Trump e Maduro: Tensão Escala com Ameaças Militares e Planos para o Pós-Regime

​O presidente dos Estados Unidos, Donald Trump, elevou o tom das ameaças contra o líder venezuelano Nicolás Maduro, afirmando em entrevista ao jornal americano Politico que o mandatário de Caracas tem os “dias contados”. A declaração ocorre em um cenário de crescente pressão de Washington e de movimentações militares que transcendem a Venezuela, mirando também ações de combate ao narcotráfico em outros países da América Latina.

​Questionado sobre a possibilidade de uma intervenção militar terrestre na Venezuela, Trump evitou negar ou confirmar, mantendo o mistério sobre a estratégia militar americana, mas reiterando o risco real de invasão. “Não quero confirmar nem descartar. Não falo sobre isso”, disse o republicano. Fontes de Washington, no entanto, indicam que o governo Trump já elabora planos para o “dia depois” da queda de Maduro, considerando uma transição de poder na nação sul-americana. A situação levou Maduro a exaltar a força militar da Venezuela, reforçando a defesa do país em meio à pressão.

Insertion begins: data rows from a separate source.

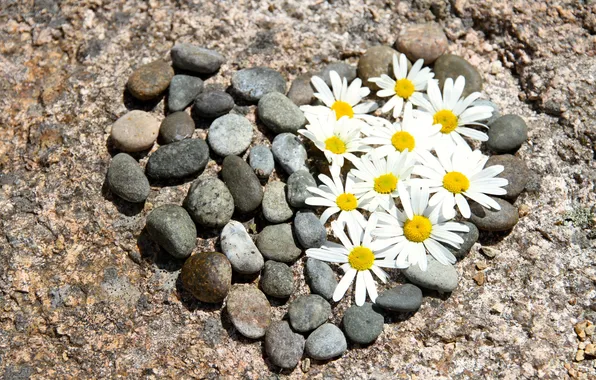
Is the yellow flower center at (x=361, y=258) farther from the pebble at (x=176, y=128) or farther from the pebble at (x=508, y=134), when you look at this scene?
the pebble at (x=176, y=128)

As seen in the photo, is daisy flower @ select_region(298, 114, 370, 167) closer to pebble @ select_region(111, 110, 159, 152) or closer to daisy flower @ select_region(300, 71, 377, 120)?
daisy flower @ select_region(300, 71, 377, 120)

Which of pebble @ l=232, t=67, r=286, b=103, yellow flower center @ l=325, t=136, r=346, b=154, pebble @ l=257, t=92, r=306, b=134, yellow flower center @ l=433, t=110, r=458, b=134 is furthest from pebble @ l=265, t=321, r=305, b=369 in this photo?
yellow flower center @ l=433, t=110, r=458, b=134

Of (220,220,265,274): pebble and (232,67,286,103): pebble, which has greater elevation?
(232,67,286,103): pebble

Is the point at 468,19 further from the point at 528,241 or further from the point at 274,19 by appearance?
the point at 528,241

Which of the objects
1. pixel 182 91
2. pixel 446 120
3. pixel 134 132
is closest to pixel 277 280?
pixel 134 132

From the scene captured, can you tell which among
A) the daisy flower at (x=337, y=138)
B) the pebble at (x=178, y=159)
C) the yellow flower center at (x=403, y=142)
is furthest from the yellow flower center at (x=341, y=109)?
the pebble at (x=178, y=159)
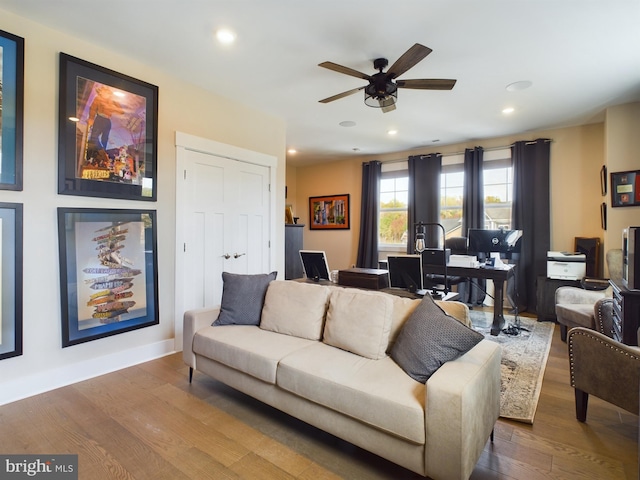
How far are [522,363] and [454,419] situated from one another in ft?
7.05

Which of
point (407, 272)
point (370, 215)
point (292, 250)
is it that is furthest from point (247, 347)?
point (370, 215)

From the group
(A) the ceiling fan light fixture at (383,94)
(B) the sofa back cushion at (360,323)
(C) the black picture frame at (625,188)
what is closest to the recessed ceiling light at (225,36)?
(A) the ceiling fan light fixture at (383,94)

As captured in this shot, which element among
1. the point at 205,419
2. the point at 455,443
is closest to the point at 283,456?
the point at 205,419

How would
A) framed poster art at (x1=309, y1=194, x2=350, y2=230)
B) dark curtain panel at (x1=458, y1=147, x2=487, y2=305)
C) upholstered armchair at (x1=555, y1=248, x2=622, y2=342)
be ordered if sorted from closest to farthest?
upholstered armchair at (x1=555, y1=248, x2=622, y2=342) < dark curtain panel at (x1=458, y1=147, x2=487, y2=305) < framed poster art at (x1=309, y1=194, x2=350, y2=230)

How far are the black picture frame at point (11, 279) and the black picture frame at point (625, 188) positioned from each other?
586 cm

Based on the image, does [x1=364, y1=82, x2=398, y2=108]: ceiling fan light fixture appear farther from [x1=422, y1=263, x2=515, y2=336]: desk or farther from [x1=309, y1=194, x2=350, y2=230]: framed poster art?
[x1=309, y1=194, x2=350, y2=230]: framed poster art

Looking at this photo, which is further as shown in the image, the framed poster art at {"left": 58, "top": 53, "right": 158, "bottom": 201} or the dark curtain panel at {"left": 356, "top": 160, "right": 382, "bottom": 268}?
the dark curtain panel at {"left": 356, "top": 160, "right": 382, "bottom": 268}

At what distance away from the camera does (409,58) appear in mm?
2391

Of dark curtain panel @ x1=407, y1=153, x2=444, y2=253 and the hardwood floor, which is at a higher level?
dark curtain panel @ x1=407, y1=153, x2=444, y2=253

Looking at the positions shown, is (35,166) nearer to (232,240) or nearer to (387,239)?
(232,240)

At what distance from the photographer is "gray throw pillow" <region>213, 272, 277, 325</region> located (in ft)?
8.69

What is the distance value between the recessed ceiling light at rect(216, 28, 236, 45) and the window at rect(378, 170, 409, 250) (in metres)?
4.25

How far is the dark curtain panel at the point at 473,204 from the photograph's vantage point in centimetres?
531

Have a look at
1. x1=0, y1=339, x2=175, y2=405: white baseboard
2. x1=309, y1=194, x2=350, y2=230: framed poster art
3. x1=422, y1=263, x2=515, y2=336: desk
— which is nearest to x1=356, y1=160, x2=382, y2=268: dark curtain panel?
x1=309, y1=194, x2=350, y2=230: framed poster art
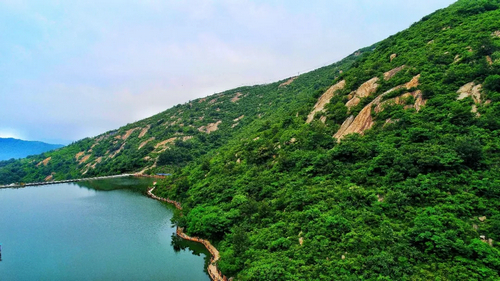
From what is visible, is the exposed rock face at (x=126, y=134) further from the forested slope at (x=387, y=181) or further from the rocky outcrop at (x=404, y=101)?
the rocky outcrop at (x=404, y=101)

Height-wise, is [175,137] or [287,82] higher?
[287,82]

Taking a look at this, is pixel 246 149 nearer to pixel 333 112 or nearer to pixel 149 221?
pixel 333 112

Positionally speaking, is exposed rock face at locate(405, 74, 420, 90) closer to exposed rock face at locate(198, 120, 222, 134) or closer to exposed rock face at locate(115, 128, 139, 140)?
exposed rock face at locate(198, 120, 222, 134)

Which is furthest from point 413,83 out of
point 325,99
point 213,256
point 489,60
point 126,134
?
point 126,134

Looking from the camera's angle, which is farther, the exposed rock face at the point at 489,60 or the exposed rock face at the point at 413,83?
the exposed rock face at the point at 413,83

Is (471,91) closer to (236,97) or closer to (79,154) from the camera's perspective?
(236,97)

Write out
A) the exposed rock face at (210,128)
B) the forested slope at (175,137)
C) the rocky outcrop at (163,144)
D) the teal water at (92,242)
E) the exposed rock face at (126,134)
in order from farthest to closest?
the exposed rock face at (126,134), the exposed rock face at (210,128), the rocky outcrop at (163,144), the forested slope at (175,137), the teal water at (92,242)

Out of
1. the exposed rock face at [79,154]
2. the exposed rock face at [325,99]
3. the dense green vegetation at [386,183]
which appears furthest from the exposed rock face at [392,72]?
the exposed rock face at [79,154]
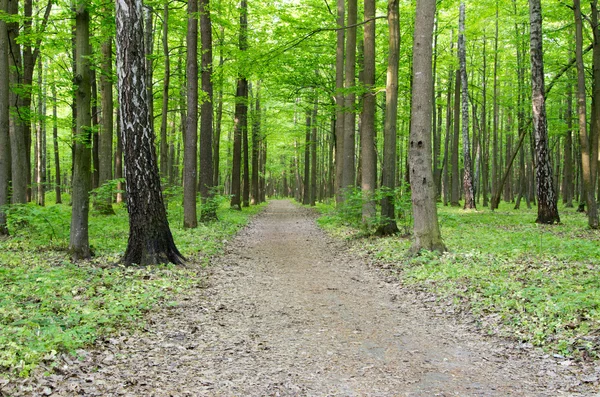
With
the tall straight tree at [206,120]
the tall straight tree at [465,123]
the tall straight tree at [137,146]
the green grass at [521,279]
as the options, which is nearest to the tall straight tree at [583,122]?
the green grass at [521,279]

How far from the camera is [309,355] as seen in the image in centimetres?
445

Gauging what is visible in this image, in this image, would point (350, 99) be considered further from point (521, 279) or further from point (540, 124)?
point (521, 279)

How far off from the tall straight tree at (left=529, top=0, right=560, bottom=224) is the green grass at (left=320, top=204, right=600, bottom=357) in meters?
2.07

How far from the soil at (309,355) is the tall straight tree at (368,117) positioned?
6941mm

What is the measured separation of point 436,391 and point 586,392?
48.7 inches

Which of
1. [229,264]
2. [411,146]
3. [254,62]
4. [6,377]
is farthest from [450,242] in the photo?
[6,377]

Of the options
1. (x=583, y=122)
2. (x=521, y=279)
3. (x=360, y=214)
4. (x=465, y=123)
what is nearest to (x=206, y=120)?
(x=360, y=214)

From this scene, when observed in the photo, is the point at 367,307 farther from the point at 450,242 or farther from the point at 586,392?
the point at 450,242

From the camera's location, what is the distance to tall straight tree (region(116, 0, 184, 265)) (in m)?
7.77

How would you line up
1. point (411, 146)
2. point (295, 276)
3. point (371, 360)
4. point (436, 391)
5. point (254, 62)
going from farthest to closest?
1. point (254, 62)
2. point (411, 146)
3. point (295, 276)
4. point (371, 360)
5. point (436, 391)

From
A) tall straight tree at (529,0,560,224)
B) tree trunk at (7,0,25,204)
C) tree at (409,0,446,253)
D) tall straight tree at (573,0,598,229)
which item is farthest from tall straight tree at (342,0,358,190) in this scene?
tree trunk at (7,0,25,204)

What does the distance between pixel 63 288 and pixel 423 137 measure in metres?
7.19

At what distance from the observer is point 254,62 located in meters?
13.6

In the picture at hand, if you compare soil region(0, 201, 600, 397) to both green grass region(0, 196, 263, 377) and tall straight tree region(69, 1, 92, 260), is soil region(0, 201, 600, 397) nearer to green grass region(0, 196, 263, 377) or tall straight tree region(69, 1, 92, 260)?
green grass region(0, 196, 263, 377)
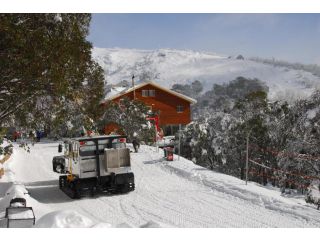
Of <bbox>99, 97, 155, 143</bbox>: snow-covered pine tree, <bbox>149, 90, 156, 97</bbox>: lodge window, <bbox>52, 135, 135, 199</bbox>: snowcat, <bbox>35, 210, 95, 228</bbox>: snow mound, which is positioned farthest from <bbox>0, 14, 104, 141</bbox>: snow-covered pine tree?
<bbox>149, 90, 156, 97</bbox>: lodge window

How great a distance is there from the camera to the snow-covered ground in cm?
1280

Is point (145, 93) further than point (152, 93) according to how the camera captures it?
No

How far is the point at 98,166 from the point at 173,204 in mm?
3471

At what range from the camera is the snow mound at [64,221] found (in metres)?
10.2

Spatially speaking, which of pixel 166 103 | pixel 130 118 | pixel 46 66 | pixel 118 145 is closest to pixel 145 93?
pixel 166 103

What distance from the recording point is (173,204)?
15531 mm

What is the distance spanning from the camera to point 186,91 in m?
198

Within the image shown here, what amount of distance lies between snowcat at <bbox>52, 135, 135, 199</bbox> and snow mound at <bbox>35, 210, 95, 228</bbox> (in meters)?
6.40

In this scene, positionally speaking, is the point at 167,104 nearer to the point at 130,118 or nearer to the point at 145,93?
the point at 145,93

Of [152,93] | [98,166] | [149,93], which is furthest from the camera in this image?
[152,93]

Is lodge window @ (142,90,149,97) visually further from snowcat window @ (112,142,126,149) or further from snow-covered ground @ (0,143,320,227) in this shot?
snowcat window @ (112,142,126,149)

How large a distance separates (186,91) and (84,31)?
180248 mm

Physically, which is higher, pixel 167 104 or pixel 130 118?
pixel 167 104
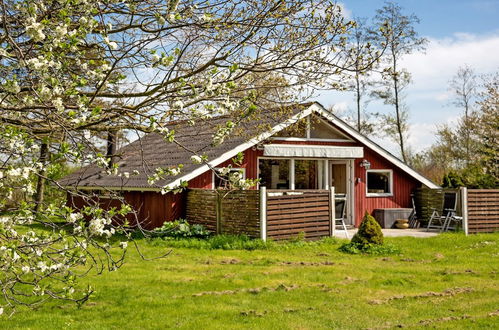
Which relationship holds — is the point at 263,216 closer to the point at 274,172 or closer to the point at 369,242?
the point at 369,242

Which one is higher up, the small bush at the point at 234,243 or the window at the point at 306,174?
the window at the point at 306,174

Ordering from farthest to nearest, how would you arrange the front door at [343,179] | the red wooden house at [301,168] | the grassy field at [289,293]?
1. the front door at [343,179]
2. the red wooden house at [301,168]
3. the grassy field at [289,293]

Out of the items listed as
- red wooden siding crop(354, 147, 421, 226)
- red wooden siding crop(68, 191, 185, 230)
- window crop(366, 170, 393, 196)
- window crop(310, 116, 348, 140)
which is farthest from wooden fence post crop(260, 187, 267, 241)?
window crop(366, 170, 393, 196)

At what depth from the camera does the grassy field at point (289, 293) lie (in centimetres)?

Ações Militares Ampliadas e o Narcotráfico

​Além da crise venezuelana, Trump indicou que as ações militares dos EUA na América Latina podem ser ampliadas contra alvos ligados ao narcotráfico, citando expressamente México e Colômbia. O presidente americano afirmou que consideraria usar força contra alvos em outros países com forte atuação do narcotráfico.

​Em linha com essa postura, o governo americano tem intensificado operações antidrogas no Caribe e no Pacífico, com a mobilização de forças navais e aéreas. Há relatos de ataques contra supostas embarcações de contrabando. Trump chegou a sugerir que ações terrestres seriam o próximo passo na ofensiva contra os cartéis na região.

​O presidente da Colômbia, Gustavo Petro, tem se manifestado de forma crítica à operação americana, chegando a ser alvo de sanções de Washington. Já a líder mexicana, Claudia Sheinbaum, embora evite medidas mais drásticas, protagonizou embates com os EUA sobre imigração e combate ao narcotráfico. O México, inclusive, afirmou ter recusado uma oferta anterior de Trump para o envio de tropas americanas.

Controvérsias e Negociações nos Bastidores

​A postura agressiva de Trump, que inclui a imposição de sanções, oferta de recompensas pela captura de Maduro e a designação do Cartel de los Soles como grupo terrorista estrangeiro, contrasta com um recente telefonema “respeitoso e cordial” entre os dois líderes.

​Analistas interpretam essa escalada e o subsequente recuo, mesmo que momentâneo, como parte de um processo de barganha. A ameaça militar seria usada para obter concessões econômicas e políticas de Caracas, especialmente em relação ao petróleo, recurso que Trump frequentemente cita como central na relação com a Venezuela. Enquanto Trump pressiona por uma “saída negociada” ou forçada, Maduro busca sobreviver no poder.

​A nova Estratégia Nacional de Segurança de Washington reforça a volta de uma política externa mais voltada para a região, visando reviver a Doutrina Monroe e fazer do controle das fronteiras um elemento principal da segurança dos EUA.